Friday, October 26, 2007

How fast is normal?


I've forgotten how fast life can move. I've been crawling through life at a snail's pace of late, for forgiveable reasons, but it's only when you get back up to speed you start to realise quite how slow you were going.

In the last 24 hours I've rattled out a massive tender document with no spelling mistakes and some pretty pictures. It's just been picked up by the courier company so this is the first chance I've had to breathe in that time.

After starting to work on the document yesterday lunchtimes (well, I started on Wednesday but that would not make for a neat 24 hr timeline), I worked til eight, raced home to wait for the Tesco's guy to deliver my food, got very hungry as I waited which led to giving in to pizza from the freezerm, did another hour's work, crashed in bed around 11.30, dragged myself up at 8 this morning, had a fight with someone on the way to work (since when did it become perfectly normal to start yelling at people through your car window... would the penis in his saab have done that to me as a pedestrian? Twat...), recommenced the bloody tender document, briefed the studio, sourced images, checked showreels, ordered DVDs, spoke to the boss, answered emails, wrote case studies, checked facts, phoned R every now and again to check Welsh phrases (don't ask), cycled to Leather Lane, met some friends for lunch, ate falafel, cycled back, more document work, sent couriers, copychecked pages, played a move of internet scrabble, organised a night out at a musical next week, collated printed copies of the document, briefed the binding, wrote a letter, exchanged emails about grand plans that might, might just make life a whole heap better, sorted some DVD covers, put everything in a great big jiffy bag, lovingly sealed it shut and thrust it into the sweaty waiting hands of a courier.

::::::::::

**TASK 1**
Reproduce the blog post from "I've forgotten how" up to and including "you were going.".
**TASK 2**
In the blog post, what did the writer eat when meeting friends for lunch?
Work from the blog post alone.

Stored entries
::::::::::

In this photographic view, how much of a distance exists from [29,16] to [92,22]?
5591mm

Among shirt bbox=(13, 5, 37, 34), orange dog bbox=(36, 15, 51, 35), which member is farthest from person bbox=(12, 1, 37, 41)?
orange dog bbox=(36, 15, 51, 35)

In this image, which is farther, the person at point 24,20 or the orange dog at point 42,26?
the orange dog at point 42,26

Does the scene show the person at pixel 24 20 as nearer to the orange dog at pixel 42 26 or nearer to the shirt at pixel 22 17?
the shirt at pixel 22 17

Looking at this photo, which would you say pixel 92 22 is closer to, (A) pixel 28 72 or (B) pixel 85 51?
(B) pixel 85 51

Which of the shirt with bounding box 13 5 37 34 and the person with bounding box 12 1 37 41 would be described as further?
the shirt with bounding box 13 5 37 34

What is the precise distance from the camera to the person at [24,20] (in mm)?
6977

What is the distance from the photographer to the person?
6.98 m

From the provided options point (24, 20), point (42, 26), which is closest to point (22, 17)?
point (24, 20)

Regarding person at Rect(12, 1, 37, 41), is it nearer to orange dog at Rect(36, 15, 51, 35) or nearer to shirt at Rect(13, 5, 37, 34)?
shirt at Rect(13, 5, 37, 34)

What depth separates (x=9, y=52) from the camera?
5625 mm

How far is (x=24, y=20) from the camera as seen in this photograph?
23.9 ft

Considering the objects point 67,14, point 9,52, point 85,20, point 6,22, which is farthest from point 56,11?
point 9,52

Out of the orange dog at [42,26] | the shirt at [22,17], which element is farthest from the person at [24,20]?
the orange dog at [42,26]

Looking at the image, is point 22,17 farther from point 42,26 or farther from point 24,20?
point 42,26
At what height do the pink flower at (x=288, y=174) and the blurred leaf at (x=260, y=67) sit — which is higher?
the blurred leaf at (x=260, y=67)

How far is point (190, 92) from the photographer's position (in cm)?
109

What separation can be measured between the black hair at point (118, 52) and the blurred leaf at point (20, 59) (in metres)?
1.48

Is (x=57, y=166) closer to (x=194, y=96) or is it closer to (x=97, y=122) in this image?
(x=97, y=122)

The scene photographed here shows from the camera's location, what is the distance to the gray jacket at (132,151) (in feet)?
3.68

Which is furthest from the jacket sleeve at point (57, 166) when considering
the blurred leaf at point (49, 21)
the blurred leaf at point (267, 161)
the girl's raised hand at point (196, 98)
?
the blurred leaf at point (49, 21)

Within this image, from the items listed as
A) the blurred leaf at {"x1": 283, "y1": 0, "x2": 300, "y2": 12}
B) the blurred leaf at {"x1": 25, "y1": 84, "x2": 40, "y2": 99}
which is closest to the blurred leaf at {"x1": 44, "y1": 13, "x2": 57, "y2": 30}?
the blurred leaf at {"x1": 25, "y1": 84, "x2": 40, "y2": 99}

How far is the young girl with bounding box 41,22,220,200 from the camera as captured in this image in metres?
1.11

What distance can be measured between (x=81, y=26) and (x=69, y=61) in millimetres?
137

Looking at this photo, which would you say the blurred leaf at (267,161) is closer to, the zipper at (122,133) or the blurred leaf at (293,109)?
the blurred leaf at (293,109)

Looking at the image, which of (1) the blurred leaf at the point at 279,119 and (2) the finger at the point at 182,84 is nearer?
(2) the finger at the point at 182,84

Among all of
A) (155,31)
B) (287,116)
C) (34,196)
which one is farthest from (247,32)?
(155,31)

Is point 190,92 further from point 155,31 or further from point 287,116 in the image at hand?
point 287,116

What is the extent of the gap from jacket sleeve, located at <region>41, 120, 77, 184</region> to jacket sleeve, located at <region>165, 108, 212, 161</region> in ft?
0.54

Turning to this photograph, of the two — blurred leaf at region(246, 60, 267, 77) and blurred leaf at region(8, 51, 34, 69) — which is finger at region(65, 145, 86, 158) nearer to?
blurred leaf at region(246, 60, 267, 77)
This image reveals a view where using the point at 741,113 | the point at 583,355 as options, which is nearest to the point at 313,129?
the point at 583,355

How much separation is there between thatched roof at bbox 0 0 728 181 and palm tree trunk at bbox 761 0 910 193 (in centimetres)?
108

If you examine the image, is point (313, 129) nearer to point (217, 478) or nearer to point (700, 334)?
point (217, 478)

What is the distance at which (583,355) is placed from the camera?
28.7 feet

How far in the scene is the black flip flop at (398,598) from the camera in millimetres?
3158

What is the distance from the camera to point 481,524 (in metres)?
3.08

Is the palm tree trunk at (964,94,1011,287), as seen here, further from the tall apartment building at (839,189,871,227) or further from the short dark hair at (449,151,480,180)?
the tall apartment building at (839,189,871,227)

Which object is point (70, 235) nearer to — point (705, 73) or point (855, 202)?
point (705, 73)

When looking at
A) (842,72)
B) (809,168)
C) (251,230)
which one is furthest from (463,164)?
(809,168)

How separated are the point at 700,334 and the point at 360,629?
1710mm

::::::::::

**FINAL ANSWER 1**
I've forgotten how fast life can move. I've been crawling through life at a snail's pace of late, for forgiveable reasons, but it's only when you get back up to speed you start to realise quite how slow you were going.

**FINAL ANSWER 2**
Falafel.